"Yo también he sentido miedo. A veces he tenido ganas de quedarme callado, pero me da mucho remordimiento, porque oigo berrear a los muertos". Eso dijo, en 1983, el párroco de Remedios, Gabriel Yepes, ante las continuas masacres de ese municipio antioqueño y de Segovia.
Esta modalidad, la masacre, viene desde la época de la colonización de los españoles, pasó en la violencia bipartidista y aún se mantiene.
Hoy, su práctica es más notoria, tanto por parte de la guerrilla como por los paramilitares, que para contrarrestar a los insurgentes y neutralizar toda iniciativa de la comunidad, apelaron especialmente a tan absurda estrategia.
En muchos casos contaron con el maridaje de miembros de la Fuerza Pública y de políticos que decían ser voceros del orden.
Esta semana a la piel de los colombianos la pringó de nuevo el escalofrío.
El Centro Nacional de Memoria Histórica presentó el informe"¡Basta ya… Colombia: Memorias de guerra y dignidad". En este gran informe, el grupo de investigadores, dirigidos por Gonzalo Sánchez, recoge lo ocurrido durante 54 años de guerra en Colombia.
Un dato espeluznante: murieron 220 mil colombianos y 8 de cada 10 eran civiles. El resto, el 20 por ciento, corresponde a actores en conflicto: guerrilleros, paramilitares, narcotraficantes y otros.
Hace un tiempo conversé con Gonzalo Sánchez. Me contó aspectos profundos de su trabajo, que busca visibilizar a las víctimas.
Miles de estas caen cada día, pasan al anonimato y del anonimato al olvido. Recordar en medio de la guerra tiene peligros y desafíos, los investigadores lo saben.
Las palabras del párroco Yepes son el espejo macondiano de una realidad de lo que viven día a día las víctimas.
Callar, como pensó hacerlo el cura sin que se lo permitiera el remordimiento, es también un derecho, puede ser una necesidad, pero romper el silencio es también un deber de la sociedad.
Sí, que los colombianos oigamos berrear a nuestros muertos.
En una sociedad como la nuestra la capacidad de asombro se difumina fácilmente. Seguramente, en unas semanas solo sus familiares hablarán de los 20 soldados que recientemente asesinaron las Farc.
Ese olvido es una ley inexorable para miles de víctimas que se ven obligadas a permanecer en sus territorios, sin más escudo que el silencio y la esperanza de que un cambio haga posible la recuperación de la voz aplacada, de la palabra suspendida y el fin del temor a perder la tierra. Millones de colombianos han optado por desplazarse. Ello significa perder el vínculo social que han construido a lo largo de sus vidas.
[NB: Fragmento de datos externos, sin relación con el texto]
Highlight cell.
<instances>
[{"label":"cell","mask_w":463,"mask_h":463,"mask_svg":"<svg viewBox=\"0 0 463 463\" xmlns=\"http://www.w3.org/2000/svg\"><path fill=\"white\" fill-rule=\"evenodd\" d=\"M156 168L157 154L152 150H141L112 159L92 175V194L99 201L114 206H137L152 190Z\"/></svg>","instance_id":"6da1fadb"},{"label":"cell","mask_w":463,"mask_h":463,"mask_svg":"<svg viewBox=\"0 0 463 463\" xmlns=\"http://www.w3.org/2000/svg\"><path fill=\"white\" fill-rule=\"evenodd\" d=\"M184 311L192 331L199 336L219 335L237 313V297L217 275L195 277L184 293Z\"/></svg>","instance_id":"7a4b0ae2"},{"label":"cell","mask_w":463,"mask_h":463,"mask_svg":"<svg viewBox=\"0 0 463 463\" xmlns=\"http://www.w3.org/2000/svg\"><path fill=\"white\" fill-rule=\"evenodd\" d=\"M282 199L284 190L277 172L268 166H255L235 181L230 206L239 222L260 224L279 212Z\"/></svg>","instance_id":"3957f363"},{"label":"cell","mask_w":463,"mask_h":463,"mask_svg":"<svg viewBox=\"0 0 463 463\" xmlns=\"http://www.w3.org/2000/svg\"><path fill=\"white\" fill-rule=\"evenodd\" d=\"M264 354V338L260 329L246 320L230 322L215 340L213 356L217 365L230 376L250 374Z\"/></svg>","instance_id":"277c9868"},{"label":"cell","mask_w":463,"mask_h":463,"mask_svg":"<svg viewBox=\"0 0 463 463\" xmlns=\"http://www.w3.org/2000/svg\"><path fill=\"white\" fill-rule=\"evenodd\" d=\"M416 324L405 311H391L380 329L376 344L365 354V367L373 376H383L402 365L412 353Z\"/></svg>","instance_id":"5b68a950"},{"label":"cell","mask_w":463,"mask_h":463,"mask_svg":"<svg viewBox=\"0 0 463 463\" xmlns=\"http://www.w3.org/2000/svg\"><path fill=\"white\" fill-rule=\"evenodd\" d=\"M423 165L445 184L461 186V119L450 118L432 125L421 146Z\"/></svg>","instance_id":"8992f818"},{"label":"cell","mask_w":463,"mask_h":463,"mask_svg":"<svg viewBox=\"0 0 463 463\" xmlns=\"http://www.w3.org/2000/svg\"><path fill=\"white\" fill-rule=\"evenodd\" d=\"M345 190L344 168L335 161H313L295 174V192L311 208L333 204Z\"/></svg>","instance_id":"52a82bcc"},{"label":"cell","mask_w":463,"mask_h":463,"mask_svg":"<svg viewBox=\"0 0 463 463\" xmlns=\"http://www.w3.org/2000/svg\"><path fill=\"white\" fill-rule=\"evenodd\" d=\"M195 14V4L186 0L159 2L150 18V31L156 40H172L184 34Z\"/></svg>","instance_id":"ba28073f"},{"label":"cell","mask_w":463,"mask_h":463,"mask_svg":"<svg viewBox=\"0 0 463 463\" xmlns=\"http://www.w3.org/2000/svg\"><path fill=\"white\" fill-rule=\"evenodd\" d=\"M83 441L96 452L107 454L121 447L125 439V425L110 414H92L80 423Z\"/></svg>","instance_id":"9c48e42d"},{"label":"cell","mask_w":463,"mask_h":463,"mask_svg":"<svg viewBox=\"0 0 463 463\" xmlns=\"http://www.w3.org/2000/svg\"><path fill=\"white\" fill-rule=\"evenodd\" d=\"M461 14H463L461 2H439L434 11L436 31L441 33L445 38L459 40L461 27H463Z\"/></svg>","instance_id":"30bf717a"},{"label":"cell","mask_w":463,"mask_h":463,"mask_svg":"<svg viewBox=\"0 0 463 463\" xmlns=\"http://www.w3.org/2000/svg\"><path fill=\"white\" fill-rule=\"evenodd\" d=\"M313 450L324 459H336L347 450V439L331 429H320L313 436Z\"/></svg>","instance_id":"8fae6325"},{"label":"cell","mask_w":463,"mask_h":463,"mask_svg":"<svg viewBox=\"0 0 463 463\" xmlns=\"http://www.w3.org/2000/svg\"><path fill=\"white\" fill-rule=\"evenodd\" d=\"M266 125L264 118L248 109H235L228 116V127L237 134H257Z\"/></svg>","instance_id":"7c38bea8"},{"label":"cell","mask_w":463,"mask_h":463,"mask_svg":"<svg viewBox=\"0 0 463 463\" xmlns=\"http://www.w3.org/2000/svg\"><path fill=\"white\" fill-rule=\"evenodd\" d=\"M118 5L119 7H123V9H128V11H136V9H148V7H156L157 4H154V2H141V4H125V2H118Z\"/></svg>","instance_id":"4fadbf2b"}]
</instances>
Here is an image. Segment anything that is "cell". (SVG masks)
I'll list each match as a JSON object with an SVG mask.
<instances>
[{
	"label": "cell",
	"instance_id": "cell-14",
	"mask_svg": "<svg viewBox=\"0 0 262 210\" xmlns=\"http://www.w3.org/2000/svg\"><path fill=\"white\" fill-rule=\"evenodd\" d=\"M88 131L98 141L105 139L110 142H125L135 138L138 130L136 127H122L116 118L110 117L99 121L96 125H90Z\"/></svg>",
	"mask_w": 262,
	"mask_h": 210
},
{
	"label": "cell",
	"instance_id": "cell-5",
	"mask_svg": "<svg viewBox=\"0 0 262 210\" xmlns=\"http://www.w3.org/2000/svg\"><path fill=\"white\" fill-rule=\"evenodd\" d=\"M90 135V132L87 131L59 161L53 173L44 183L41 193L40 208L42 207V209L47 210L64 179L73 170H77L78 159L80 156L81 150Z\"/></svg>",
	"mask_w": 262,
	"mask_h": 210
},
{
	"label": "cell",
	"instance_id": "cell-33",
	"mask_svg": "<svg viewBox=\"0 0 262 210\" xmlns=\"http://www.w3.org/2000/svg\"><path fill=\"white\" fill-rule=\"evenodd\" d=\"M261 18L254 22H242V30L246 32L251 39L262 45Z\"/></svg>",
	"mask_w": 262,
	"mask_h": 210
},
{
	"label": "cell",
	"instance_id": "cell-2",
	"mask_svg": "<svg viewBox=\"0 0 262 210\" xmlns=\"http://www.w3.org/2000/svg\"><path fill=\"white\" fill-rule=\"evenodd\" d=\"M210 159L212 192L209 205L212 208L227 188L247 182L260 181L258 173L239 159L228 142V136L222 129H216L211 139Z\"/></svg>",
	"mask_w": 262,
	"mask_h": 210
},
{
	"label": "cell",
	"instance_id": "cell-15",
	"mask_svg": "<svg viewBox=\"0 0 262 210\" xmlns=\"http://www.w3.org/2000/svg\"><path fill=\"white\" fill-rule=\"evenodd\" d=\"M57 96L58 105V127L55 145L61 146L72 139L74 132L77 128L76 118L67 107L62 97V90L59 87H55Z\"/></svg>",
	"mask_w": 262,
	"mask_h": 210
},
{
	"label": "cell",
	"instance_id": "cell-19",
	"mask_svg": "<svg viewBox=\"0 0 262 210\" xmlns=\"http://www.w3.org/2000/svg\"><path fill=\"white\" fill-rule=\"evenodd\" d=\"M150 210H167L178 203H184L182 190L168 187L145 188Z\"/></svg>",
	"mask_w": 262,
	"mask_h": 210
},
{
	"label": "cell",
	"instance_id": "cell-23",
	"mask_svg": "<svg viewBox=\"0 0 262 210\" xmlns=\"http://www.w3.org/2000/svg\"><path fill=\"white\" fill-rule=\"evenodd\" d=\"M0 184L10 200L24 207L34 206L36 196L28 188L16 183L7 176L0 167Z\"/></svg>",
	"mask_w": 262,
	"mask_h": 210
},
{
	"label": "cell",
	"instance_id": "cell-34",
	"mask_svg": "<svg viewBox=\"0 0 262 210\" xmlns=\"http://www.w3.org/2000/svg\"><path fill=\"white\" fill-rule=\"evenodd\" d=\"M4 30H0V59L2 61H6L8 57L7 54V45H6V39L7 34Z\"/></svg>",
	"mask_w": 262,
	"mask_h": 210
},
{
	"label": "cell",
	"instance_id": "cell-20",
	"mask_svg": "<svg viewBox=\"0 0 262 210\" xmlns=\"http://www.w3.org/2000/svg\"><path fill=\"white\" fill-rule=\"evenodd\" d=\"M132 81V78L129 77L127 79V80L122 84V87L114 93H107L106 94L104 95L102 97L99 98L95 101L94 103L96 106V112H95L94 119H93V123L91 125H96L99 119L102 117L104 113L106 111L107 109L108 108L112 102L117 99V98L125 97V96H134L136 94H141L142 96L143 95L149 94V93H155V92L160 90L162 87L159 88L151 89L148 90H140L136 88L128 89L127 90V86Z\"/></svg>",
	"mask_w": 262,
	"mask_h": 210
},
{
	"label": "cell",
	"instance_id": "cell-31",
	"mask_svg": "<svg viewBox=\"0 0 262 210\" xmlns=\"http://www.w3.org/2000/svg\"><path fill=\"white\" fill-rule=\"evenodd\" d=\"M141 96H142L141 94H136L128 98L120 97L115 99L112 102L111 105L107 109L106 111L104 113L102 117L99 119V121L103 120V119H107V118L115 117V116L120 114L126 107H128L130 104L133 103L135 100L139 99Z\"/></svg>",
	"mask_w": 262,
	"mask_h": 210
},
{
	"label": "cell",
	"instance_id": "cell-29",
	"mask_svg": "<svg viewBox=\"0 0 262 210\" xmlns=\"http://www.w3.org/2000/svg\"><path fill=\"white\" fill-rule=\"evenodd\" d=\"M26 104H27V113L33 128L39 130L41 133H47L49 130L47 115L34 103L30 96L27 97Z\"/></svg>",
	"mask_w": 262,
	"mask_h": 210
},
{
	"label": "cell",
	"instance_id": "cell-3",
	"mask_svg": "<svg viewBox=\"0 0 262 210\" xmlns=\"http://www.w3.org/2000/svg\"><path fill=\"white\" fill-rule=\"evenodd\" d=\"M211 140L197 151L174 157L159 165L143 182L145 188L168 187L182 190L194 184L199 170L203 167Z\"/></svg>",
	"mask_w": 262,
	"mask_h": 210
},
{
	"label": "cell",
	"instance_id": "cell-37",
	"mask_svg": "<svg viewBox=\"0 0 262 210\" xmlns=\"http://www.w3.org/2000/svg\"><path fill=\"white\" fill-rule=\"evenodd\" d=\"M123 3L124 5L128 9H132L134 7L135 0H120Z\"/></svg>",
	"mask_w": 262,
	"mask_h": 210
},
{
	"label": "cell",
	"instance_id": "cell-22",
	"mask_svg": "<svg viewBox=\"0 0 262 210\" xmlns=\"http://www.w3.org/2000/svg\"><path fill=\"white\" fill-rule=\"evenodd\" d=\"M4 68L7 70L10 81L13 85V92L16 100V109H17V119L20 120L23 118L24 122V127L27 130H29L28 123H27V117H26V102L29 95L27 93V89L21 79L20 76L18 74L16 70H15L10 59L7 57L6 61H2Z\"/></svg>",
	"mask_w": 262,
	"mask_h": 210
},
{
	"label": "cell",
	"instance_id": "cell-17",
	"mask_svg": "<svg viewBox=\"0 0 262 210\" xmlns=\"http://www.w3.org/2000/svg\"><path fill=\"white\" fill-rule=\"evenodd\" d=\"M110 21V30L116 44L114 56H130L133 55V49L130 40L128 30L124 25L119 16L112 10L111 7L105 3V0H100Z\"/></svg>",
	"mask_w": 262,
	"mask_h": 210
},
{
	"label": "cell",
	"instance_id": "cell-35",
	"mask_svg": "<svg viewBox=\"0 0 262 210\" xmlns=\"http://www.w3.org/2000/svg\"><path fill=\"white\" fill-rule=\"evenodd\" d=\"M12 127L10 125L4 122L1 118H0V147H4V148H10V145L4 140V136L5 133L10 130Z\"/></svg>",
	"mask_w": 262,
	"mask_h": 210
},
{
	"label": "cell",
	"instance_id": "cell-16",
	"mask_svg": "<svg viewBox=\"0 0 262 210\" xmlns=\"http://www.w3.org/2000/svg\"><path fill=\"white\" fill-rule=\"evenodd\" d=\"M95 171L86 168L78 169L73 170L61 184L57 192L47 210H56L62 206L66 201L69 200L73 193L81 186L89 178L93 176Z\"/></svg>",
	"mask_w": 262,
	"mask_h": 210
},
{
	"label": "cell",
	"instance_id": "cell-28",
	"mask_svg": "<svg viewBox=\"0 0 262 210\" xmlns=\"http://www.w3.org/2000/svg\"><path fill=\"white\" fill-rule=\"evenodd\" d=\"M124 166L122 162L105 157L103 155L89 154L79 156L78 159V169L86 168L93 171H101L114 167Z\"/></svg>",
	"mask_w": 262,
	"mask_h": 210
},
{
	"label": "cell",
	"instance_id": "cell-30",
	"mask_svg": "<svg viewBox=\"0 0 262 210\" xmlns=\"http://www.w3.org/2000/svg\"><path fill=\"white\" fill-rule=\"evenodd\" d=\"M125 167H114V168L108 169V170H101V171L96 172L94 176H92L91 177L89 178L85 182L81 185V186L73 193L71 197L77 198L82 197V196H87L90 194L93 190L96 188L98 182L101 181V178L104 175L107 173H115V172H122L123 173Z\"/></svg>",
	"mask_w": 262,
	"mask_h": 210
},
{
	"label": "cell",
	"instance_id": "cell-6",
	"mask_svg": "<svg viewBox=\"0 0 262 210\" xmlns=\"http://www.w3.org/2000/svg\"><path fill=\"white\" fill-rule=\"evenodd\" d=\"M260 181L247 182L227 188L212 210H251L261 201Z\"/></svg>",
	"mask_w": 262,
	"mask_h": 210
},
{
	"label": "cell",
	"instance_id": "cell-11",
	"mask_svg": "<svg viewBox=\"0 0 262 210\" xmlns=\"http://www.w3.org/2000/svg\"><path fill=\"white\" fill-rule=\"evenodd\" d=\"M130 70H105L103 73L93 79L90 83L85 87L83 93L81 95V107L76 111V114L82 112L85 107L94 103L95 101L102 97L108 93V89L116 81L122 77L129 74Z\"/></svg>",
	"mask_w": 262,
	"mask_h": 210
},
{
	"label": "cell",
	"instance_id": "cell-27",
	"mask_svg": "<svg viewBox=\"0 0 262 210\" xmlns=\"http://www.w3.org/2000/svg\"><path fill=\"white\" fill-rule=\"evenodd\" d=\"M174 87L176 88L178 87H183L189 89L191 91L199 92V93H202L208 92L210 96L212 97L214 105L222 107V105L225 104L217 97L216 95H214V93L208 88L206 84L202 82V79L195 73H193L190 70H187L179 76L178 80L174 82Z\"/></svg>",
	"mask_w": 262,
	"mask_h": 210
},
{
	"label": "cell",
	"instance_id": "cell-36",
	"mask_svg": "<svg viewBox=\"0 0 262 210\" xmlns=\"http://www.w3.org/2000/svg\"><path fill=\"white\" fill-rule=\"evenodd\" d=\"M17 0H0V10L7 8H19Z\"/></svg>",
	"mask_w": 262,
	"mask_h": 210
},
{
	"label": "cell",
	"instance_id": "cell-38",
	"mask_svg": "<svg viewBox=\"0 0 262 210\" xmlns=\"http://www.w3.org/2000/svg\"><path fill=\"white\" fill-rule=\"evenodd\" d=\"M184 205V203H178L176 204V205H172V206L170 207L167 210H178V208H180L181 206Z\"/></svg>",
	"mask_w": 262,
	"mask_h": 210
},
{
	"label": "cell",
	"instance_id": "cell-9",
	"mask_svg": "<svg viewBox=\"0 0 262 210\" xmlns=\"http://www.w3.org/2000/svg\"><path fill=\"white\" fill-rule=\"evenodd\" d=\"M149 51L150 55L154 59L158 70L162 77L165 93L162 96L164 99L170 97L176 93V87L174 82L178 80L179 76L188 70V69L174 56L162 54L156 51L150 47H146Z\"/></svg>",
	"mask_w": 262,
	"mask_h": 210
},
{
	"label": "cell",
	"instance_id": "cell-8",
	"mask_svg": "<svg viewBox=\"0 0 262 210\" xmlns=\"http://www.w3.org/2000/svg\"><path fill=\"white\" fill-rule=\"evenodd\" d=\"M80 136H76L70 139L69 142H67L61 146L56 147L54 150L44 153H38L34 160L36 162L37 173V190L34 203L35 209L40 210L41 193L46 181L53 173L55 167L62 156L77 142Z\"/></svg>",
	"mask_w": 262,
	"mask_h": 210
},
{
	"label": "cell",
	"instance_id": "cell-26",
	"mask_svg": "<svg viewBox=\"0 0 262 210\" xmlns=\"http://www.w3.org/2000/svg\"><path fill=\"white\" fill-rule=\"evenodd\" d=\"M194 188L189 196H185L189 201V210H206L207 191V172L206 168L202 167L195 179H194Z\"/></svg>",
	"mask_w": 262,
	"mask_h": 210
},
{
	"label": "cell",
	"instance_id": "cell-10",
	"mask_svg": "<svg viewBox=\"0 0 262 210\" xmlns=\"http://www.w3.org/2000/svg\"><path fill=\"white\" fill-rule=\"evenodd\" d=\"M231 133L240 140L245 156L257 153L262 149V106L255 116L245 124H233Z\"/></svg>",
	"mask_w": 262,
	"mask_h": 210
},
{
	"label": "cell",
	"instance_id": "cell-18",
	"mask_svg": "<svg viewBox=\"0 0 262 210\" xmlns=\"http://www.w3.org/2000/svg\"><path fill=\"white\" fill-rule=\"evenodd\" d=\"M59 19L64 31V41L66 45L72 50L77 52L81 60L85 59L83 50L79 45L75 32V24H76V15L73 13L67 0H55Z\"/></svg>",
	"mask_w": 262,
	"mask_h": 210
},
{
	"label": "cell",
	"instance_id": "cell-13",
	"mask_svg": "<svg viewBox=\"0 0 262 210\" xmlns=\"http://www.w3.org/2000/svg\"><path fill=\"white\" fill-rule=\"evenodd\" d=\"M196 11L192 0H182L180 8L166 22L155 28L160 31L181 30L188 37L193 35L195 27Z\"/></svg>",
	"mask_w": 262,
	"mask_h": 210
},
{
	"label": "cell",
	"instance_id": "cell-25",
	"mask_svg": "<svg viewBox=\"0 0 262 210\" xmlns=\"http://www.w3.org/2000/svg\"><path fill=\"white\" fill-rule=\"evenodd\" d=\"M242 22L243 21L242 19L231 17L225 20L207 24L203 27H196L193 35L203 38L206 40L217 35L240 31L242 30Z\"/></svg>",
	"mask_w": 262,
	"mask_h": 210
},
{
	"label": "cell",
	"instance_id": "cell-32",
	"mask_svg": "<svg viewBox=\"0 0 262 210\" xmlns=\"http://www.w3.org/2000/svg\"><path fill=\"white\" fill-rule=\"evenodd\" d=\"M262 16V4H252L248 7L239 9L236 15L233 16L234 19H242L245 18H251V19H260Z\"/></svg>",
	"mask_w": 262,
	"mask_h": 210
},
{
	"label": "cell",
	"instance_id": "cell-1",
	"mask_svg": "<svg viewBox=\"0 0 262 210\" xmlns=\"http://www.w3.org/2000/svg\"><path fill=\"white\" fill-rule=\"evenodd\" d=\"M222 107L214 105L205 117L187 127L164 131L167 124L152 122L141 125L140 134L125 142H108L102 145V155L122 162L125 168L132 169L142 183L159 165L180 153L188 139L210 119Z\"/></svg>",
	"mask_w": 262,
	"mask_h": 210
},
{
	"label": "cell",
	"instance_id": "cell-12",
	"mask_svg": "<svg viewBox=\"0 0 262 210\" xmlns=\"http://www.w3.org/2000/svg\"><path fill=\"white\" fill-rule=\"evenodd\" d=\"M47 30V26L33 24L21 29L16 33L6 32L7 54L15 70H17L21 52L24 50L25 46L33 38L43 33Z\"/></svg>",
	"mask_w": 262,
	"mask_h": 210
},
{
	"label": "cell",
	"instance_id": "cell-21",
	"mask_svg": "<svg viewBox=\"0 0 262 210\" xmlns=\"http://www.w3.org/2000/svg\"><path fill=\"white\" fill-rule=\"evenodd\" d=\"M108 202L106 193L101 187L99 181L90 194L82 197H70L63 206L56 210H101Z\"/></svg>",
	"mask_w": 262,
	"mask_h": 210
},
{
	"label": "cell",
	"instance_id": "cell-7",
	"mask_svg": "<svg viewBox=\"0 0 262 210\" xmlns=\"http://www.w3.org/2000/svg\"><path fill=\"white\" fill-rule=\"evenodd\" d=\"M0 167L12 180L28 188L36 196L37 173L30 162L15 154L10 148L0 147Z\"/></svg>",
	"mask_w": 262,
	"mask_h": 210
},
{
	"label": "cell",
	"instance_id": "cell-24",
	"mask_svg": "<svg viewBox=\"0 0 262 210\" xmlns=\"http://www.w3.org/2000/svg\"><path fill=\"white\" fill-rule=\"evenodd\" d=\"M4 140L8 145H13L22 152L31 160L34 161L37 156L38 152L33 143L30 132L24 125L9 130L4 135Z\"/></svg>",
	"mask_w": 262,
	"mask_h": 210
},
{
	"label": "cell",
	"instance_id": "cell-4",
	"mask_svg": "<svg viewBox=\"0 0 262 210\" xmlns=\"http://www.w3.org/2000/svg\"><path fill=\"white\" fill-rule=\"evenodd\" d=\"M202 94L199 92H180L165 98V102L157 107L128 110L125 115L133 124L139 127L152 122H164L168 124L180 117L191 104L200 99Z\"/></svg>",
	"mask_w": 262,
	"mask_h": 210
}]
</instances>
Usted, señor lector, ¿huiría o se quedaría conviviendo con la amenaza letal? "Se van, me quedo, -hay en realidad alguna diferencia-. Irán a ninguna parte, a un sitio que no es de ellos, que no será nunca de ellos, como me ocurre a mí, que me quedo en un pueblo que ya no es mío". Así, bellamente, describió Evelio José Rosero, el escritor bogotano, en su novela Los ejércitos.
La identidad social de los desplazados se reconstruye a partir de la pérdida y el dolor.
Los códigos culturales y las pautas de la vida urbana hacen que muchos de ellos sean objeto de la instrumentalización de los combos delincuenciales.
¿Serán esos los muertos que escucharemos berrear en las décadas venideras? ¿Serán esos los protagonistas de otro informe de la memoria del futuro? Ojalá no.